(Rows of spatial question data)
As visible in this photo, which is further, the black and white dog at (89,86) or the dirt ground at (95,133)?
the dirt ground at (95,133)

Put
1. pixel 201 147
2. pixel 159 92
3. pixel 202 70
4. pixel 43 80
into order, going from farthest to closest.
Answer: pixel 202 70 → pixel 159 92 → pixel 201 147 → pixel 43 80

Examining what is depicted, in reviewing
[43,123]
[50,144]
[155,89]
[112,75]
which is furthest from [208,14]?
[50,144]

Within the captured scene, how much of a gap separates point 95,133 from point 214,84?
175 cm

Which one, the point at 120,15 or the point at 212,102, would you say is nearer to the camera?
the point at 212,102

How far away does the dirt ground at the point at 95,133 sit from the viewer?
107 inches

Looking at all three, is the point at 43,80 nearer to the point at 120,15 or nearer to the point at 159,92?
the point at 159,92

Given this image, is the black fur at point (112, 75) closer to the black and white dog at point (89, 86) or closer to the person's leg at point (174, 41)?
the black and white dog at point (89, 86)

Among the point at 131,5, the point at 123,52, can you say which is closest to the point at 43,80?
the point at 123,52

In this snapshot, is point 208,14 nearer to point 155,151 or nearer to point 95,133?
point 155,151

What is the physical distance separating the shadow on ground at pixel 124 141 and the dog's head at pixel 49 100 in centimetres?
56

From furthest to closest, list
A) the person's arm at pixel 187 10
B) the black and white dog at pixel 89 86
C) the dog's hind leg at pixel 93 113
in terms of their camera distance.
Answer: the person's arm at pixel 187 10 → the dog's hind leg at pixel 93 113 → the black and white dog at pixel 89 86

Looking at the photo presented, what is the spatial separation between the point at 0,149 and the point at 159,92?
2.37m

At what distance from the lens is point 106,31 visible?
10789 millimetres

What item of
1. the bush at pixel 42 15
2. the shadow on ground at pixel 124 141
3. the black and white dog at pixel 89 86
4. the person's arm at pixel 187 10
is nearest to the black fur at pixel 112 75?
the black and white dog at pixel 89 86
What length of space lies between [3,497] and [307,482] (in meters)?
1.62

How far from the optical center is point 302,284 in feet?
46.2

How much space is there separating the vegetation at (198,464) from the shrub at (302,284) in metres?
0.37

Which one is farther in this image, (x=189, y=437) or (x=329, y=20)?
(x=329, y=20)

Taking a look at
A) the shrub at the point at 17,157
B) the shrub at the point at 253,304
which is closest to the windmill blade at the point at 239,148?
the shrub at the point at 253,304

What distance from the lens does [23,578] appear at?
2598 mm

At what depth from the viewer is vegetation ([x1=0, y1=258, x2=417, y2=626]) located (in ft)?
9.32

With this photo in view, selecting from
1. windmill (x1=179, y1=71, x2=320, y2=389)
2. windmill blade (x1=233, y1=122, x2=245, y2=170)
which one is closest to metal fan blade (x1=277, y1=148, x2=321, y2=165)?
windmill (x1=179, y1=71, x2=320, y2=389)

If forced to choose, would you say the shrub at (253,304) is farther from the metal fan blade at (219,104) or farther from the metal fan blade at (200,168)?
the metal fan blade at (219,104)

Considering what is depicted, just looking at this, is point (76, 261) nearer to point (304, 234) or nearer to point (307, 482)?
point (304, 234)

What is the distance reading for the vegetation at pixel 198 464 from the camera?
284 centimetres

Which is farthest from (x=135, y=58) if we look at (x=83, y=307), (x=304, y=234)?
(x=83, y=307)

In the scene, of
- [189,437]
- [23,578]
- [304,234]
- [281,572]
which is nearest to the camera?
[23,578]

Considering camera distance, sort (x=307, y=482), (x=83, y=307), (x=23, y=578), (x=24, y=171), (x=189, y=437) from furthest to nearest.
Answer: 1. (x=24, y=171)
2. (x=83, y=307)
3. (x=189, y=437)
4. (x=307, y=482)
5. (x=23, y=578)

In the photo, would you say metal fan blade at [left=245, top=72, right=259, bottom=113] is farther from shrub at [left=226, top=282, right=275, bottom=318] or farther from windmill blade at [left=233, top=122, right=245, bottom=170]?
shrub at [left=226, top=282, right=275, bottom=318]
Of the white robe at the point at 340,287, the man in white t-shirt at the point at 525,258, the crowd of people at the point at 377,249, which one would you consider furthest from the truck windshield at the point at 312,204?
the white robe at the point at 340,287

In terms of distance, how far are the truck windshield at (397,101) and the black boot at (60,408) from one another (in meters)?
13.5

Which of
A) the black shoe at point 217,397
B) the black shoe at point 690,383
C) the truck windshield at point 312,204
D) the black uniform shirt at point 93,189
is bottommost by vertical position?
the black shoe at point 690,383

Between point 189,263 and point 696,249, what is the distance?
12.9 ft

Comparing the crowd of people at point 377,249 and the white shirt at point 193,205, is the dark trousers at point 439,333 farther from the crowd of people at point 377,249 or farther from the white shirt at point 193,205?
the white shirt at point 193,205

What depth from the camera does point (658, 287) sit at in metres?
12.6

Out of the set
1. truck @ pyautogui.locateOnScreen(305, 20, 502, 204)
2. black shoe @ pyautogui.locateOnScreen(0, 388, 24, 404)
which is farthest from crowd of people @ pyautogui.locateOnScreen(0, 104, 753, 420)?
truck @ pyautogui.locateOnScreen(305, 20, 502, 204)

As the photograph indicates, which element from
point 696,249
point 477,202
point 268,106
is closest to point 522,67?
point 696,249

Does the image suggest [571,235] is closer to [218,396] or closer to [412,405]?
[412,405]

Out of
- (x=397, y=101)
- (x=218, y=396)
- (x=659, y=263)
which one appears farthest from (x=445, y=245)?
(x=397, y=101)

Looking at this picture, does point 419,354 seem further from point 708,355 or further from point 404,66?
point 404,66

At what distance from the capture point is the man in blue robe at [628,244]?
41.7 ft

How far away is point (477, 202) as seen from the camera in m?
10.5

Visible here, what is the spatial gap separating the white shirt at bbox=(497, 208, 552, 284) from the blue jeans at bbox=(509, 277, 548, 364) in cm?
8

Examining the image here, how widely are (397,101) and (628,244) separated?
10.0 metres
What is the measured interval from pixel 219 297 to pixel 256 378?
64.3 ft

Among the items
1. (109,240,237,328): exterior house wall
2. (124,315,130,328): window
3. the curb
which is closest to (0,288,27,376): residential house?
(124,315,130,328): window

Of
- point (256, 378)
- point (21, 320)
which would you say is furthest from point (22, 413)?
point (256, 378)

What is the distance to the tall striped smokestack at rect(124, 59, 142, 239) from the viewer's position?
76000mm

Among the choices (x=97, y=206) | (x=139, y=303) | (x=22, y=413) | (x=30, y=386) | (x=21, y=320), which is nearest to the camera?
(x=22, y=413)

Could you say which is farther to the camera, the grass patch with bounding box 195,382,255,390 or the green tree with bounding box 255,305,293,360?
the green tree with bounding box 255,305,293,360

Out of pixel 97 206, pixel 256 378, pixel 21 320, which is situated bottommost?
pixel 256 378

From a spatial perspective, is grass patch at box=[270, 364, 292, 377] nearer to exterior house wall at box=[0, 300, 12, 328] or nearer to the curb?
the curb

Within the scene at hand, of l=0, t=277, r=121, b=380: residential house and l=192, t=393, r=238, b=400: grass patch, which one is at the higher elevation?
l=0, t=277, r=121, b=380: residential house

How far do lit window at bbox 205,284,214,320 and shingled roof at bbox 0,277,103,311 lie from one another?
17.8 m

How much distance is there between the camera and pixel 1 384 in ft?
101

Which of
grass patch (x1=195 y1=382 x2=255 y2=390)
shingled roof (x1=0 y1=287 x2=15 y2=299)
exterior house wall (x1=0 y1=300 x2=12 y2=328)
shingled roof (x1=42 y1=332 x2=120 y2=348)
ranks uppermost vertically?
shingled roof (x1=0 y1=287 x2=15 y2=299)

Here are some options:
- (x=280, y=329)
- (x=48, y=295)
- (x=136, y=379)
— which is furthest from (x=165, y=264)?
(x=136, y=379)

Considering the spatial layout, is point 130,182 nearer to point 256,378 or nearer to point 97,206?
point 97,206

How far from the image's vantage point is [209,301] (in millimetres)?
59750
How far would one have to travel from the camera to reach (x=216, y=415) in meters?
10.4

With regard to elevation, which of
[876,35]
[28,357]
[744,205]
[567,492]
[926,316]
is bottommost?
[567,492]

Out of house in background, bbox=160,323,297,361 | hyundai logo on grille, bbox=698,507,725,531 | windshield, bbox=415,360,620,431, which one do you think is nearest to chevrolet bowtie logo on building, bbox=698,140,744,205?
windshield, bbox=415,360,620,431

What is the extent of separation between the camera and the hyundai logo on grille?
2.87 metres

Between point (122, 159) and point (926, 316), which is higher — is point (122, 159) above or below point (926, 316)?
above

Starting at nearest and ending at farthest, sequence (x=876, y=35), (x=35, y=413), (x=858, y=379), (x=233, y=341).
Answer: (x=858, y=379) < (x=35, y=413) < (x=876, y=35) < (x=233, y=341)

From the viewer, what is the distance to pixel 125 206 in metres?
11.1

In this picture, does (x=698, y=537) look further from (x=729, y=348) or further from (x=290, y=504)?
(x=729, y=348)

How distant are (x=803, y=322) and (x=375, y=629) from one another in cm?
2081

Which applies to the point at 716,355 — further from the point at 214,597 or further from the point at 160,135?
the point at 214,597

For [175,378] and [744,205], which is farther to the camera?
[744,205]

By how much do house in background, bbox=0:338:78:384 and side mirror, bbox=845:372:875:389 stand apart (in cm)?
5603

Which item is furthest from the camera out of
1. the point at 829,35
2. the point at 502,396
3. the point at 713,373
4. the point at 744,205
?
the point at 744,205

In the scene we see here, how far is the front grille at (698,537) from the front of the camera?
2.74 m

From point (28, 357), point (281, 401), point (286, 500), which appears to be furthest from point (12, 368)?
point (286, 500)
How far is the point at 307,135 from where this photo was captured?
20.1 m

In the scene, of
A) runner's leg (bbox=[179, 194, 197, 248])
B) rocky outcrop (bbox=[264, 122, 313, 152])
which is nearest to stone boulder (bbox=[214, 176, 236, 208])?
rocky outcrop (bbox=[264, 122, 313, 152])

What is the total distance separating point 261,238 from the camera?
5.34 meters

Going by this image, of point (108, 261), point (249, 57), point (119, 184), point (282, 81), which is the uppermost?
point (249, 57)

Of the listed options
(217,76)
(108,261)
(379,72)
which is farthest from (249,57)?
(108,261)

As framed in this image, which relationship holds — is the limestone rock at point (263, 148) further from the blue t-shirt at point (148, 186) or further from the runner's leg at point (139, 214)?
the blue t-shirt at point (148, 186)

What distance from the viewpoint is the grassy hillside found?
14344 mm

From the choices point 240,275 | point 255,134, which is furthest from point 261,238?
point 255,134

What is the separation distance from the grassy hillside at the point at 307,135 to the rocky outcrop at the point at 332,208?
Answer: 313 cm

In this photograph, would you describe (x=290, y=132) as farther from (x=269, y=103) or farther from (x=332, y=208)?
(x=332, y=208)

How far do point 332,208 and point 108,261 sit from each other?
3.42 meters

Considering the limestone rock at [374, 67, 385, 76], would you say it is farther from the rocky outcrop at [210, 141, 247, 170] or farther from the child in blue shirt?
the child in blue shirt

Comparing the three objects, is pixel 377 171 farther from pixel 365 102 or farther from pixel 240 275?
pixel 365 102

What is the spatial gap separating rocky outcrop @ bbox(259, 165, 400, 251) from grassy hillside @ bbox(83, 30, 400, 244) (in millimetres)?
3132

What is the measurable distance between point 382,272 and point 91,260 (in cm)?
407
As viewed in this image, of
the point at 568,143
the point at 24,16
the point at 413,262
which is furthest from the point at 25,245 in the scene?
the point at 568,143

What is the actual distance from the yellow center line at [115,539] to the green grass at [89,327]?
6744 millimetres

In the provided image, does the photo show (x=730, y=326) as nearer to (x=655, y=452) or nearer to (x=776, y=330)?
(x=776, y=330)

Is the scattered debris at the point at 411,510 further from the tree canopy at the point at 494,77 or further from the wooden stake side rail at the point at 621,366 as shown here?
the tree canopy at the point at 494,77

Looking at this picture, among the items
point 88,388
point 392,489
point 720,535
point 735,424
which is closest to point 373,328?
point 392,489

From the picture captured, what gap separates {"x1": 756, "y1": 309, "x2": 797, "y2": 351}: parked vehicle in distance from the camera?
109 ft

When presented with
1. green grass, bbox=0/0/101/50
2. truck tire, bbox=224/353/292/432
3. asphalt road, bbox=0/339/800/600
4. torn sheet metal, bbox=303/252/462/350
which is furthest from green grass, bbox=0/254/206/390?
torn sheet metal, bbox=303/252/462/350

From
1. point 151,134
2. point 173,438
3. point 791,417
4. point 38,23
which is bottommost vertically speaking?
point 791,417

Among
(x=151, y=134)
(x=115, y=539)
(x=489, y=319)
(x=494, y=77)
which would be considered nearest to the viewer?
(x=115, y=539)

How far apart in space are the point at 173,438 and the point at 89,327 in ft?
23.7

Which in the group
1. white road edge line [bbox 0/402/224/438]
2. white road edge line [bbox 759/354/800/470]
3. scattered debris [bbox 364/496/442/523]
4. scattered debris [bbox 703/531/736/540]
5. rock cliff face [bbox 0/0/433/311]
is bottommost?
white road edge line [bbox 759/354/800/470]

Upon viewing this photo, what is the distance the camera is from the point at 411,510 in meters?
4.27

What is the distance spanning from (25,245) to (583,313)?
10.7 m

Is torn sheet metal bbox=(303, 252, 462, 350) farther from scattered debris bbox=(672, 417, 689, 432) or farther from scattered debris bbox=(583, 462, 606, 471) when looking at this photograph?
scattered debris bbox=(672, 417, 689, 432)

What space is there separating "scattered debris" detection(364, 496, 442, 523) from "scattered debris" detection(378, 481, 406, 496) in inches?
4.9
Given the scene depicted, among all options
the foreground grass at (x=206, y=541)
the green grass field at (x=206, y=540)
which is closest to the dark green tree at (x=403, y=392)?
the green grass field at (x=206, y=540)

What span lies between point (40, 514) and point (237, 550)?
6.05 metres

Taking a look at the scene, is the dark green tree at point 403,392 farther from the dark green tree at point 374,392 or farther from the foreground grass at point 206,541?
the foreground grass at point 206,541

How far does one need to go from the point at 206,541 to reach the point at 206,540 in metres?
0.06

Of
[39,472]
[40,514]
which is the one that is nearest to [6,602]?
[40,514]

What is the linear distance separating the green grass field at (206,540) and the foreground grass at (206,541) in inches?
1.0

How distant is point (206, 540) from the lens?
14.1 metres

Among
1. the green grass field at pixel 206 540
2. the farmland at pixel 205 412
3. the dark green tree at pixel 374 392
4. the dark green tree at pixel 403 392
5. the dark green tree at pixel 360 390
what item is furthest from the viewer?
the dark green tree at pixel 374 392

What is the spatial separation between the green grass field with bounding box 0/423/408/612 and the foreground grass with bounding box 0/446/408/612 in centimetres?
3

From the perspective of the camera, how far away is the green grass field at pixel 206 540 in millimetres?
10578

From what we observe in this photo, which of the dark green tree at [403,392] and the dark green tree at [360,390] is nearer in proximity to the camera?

• [Required work]: Quote only the lines from the line containing "Given the scene depicted, among all options" through the end of the listing, please, keeping both the first and the last line.

• [Complete answer]:
Given the scene depicted, among all options
the foreground grass at (x=206, y=541)
the green grass field at (x=206, y=540)
which is closest to the dark green tree at (x=403, y=392)?
the green grass field at (x=206, y=540)

What span lies between point (40, 514) and point (237, 550)?
6.05 metres

Taking a look at the scene, is the dark green tree at point 403,392 farther from the dark green tree at point 374,392 or farther from the foreground grass at point 206,541?
the foreground grass at point 206,541

How far does one need to go from the point at 206,541 to reach the point at 206,540 in metres?
0.06

Of
[39,472]
[40,514]
which is the one that is nearest to [6,602]?
[40,514]

What is the linear distance separating the green grass field at (206,540) and the foreground grass at (206,541) in inches?
1.0

How distant is point (206, 540) from the lens?
14.1 metres

Among
1. the green grass field at pixel 206 540
2. the farmland at pixel 205 412
3. the dark green tree at pixel 374 392
4. the dark green tree at pixel 403 392
5. the dark green tree at pixel 360 390
what item is furthest from the viewer?
the dark green tree at pixel 374 392

What is the spatial separation between the green grass field with bounding box 0/423/408/612 and the foreground grass with bounding box 0/446/408/612 in centimetres?
3

From the perspective of the camera, how far away is the green grass field at pixel 206 540 in millimetres?
10578

From what we observe in this photo, which of the dark green tree at [403,392] and the dark green tree at [360,390] is nearer in proximity to the camera?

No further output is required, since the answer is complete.